Article reprinted from Pure Facts December/January 2005
Note: There is some confusion between fructose, glucose, corn syrup, and high fructose corn syrup (HFCS).
We are reviewing the research on the subject and will print a clarification as soon as possible. - 2/20/08
Although it is not eliminated on the Feingold Program, some members find that corn syrup is a major offender. The problem is usually not caused by an allergy to corn but is believed to be a reaction to the chemicals used in processing the corn, especially sulfur.Home
Actually, sulfur is an essential element and is found in every cell of plants and animals, but not everyone is able to process some of the sulfur-based chemicals. Some autistic children seem to have a particular problem processing sulfite. It is believed that they lack the enzymes needed to add oxygen to the sulfite, making a sulfate, which can then be excreted.
Sulfite is used in many foods. It is not only added to wines, but has long been used on grapes to prevent mildew disease.
Sulfur preservatives have made life very difficult for many people, but some have fought back. Rick Williams believes that his suffering was triggered by what he calls the "Brimstone Demons," -- the various forms of sulfur preservatives.
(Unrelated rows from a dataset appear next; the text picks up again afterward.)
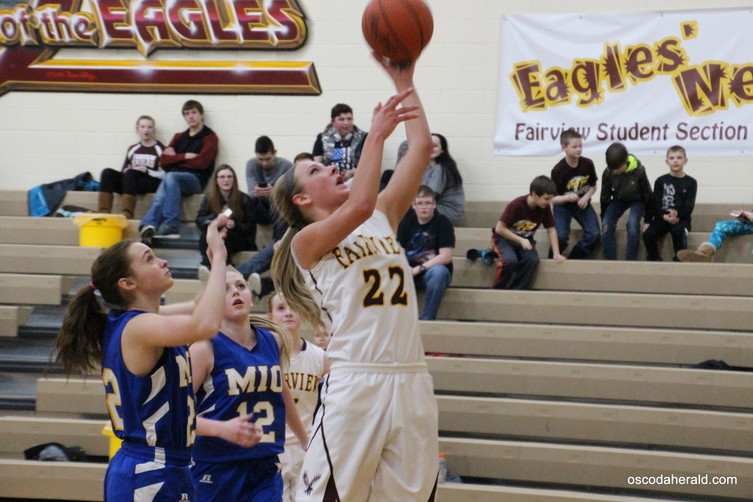 Fairview senior Jenna DeJarlais puts up a shot.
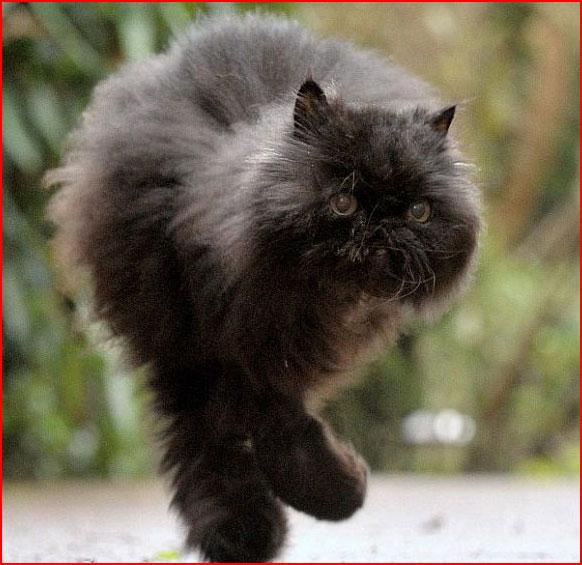 Непростая судьба кота-инвалида Кэффри (видео)  (гей блюсик 8809)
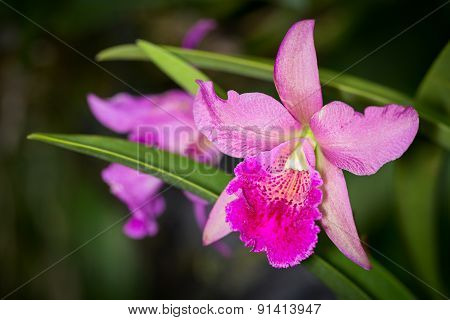 Pik And Purple Cahuzacra Hanh Sang Orchid Flower On Dark Background, Selective Focus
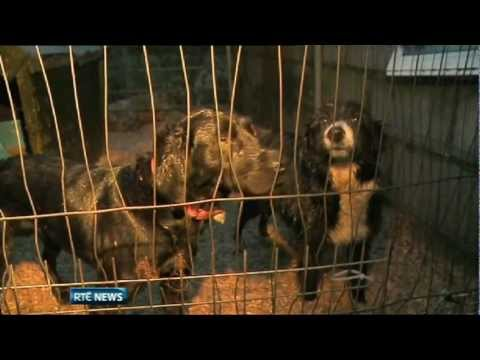 Upsurge in Abandoned Dogs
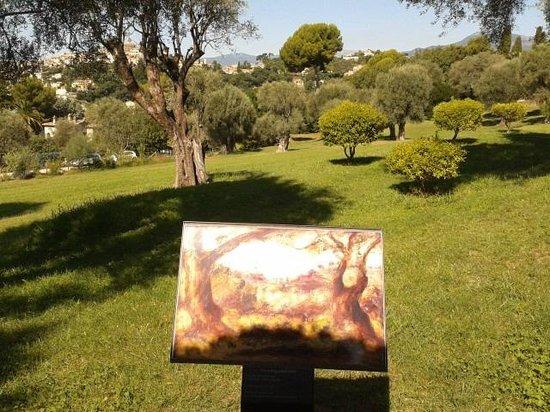 Musée Renoir : Parco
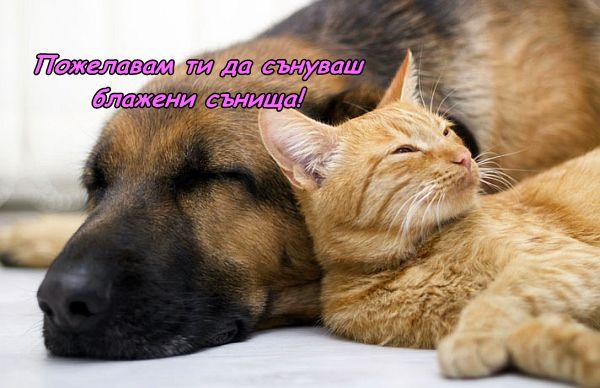 Пожелание за Лека нощ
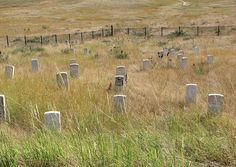 Little Big Horn Battlefield National Monument - Crow Agency - Montana (july Us History, American History, Battle Of Little Bighorn, George Armstrong, Crime, Native American Ancestry, California Destinations, Places In America, Big Sky Country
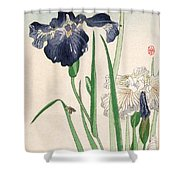Japanese Irises Shower Curtain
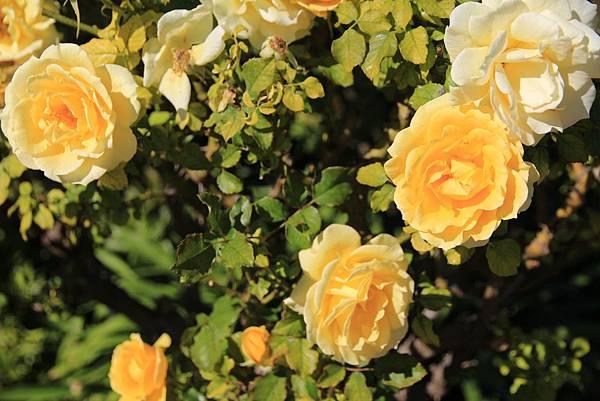 活】玫瑰花兒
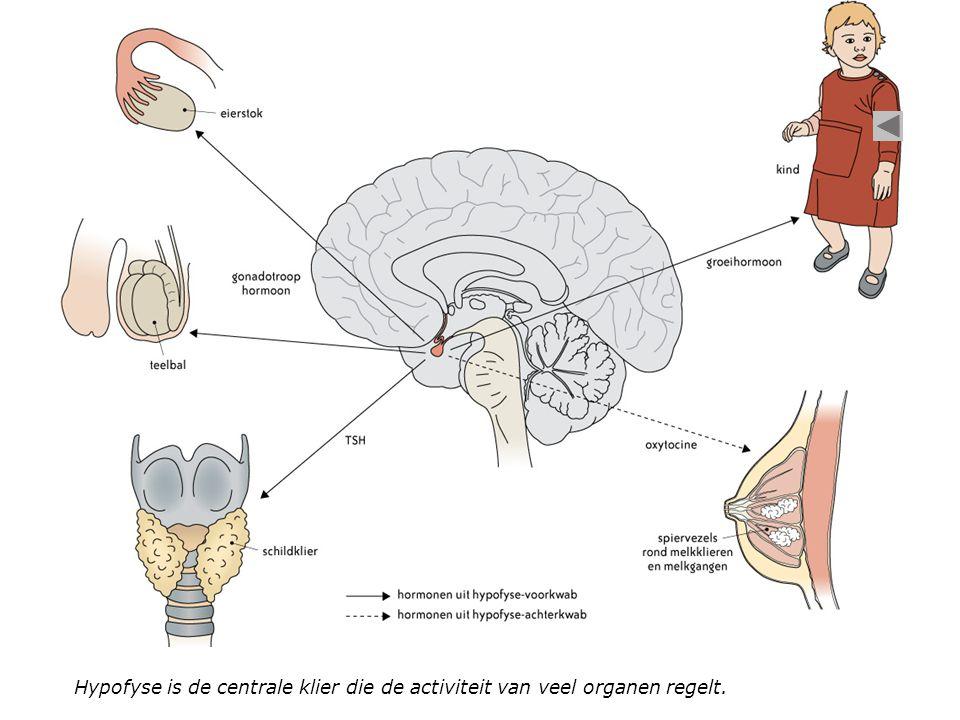 Hypofyse is de centrale klier die de activiteit van veel organen regelt.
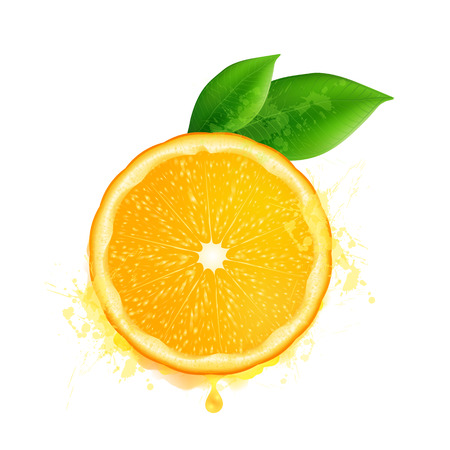 Illustration pour Vector orange slice with leaves and watercolor drops effect isolated on white background - image libre de droit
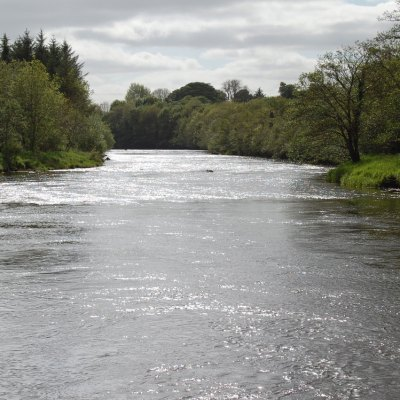 East-Mayo-Anglers-Salmon-Fishery-in-Co-Mayo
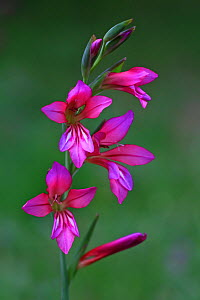 Italian gladiolus (Gladiolus italicus)  flowers in a garden, Var, France, Provence, May.  -  Pascal Pittorino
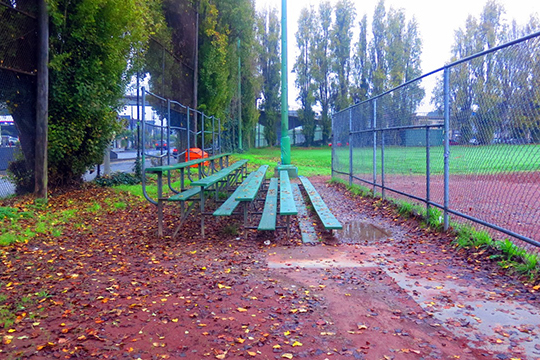 Good Morning Mission!  Fields and Courts
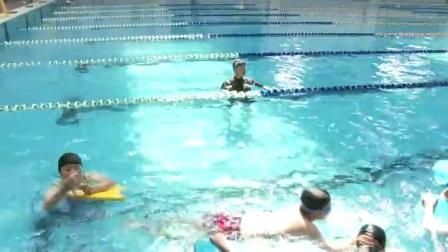 小学体育人教版五六年级《4.蛙泳完整动作》辽宁孙世轶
Rick offers a free on-line book called Headaches, Asthma, Fries and a Cola
Sulfites and sulfur dioxide may be found in: dried fruit, gelatin, candy, beer, processed potatoes, shrimp and other seafood, shredded coconut, guacamole, plus lemon juice and other fruit juices. They are also present in caramel coloring which is widely used in sauces, cola beverages, and dark breads.
Corn as a sweetener
More than a billion bushels of corn are used each year to produce corn starch and corn syrup. Turning corn kernels into a sweet syrup involves a lot of chemical processes, beginning with two days of soaking in a solution of hot water and sulfur dioxide. Then the components are separated into corn oil, protein and the familiar white powder we call corn starch, which may contain up to 50 parts per million of sulfur dioxide.
"Golden raisins" are just raisins that are treated with sulfur to give them their pale color.
Rick Williams explains that starches are composed of "strings" of molecules, and the shorter the strings, the sweeter the product will be. Various chemicals are used to break these strings of molecules into shorter pieces, producing slightly sweet starches like maltodextrin and polydextrose. The very short strings, which are much sweeter, are corn syrup. Sulfur is still present in the sweeteners, although it is found in smaller amounts than in the cornstarch. High fructose corn syrup, which is sweeter than regular corn syrup, has even less sulfur left in it.
Most brands of dehydrated and frozen potatoes use sulfur to keep them from browning.
The starches that are created from corn are used for other purposes beside sweetening. They are low-cost fillers -- what the industry likes to refer to as "bulking agents" -- found in all types of foods, including sugar-reduced products.
Williams wonders if the fact that he was fed infant formula made from corn syrup and condensed milk might have set him up to be sensitive to sulfur preservatives. He notes that about half of the "allergen free" baby formulas he researched and all of the soy based formulas contain corn syrup.
Caramel coloring was once made by heating sugar until it turned deep brown. It was an important addition to beers, ales and brandy. Today caramel coloring is widely used in processed foods, with the major amount going into soft drinks. Typically, it is made by treating corn syrup with acids, alkalis and salts. Although it is not eliminated on the Feingold Program, very sensitive members might not be able to tolerate the residues from the chemicals used to create the caramel or the corn syrup.
As sweetness increased and costs declined, soft drink companies could offer larger portions and still keep profits high. Free refills encouraged Americans to increase their consumption of sodas. Between 1965 and 1996 soft drink consumption increased by 287% for teen-age boys and 224% for teen girls according to Dr. George Bray, an obesity researcher and professor of medicine at Louisiana State University.
Corn sweeteners earn $4.5 billion each year, and high fructose corn syrup represents 55% of the sweeteners used in foods and beverages in the United States.
There is a big difference between the fructose that occurs naturally in fruits and the HFCS that is used in so many processed foods, including "healthy" drinks and snacks. HFCS is sweeter and less expensive than sugar, mixes well with foods and drinks, and has many other characteristics that are beneficial for the food industry.
Glucose and fructose are metabolized differently. Glucose increases insulin (blood sugar) levels, but fructose does not. In fact, eating fructose actually lowers levels of both insulin and leptin, another hormone involved with regulating appetite. If consuming fructose means that we do not feel satisfied, this may explain some of the factors in this country's obesity epidemic.
Use of HFCS has been linked with copper deficiency, which can lead to heart disease and with magnesium deficiency, a factor in bone loss. When fructose is combined with other sugars, it reduces the body's supply of chromium, a mineral that helps to balance insulin levels. The corn industry insists, "There is no conclusive link between the increased consumption of fructose and HFCS in the United States and the obesity epidemic." The industry's defenders point to a lack of exercise as the culprit.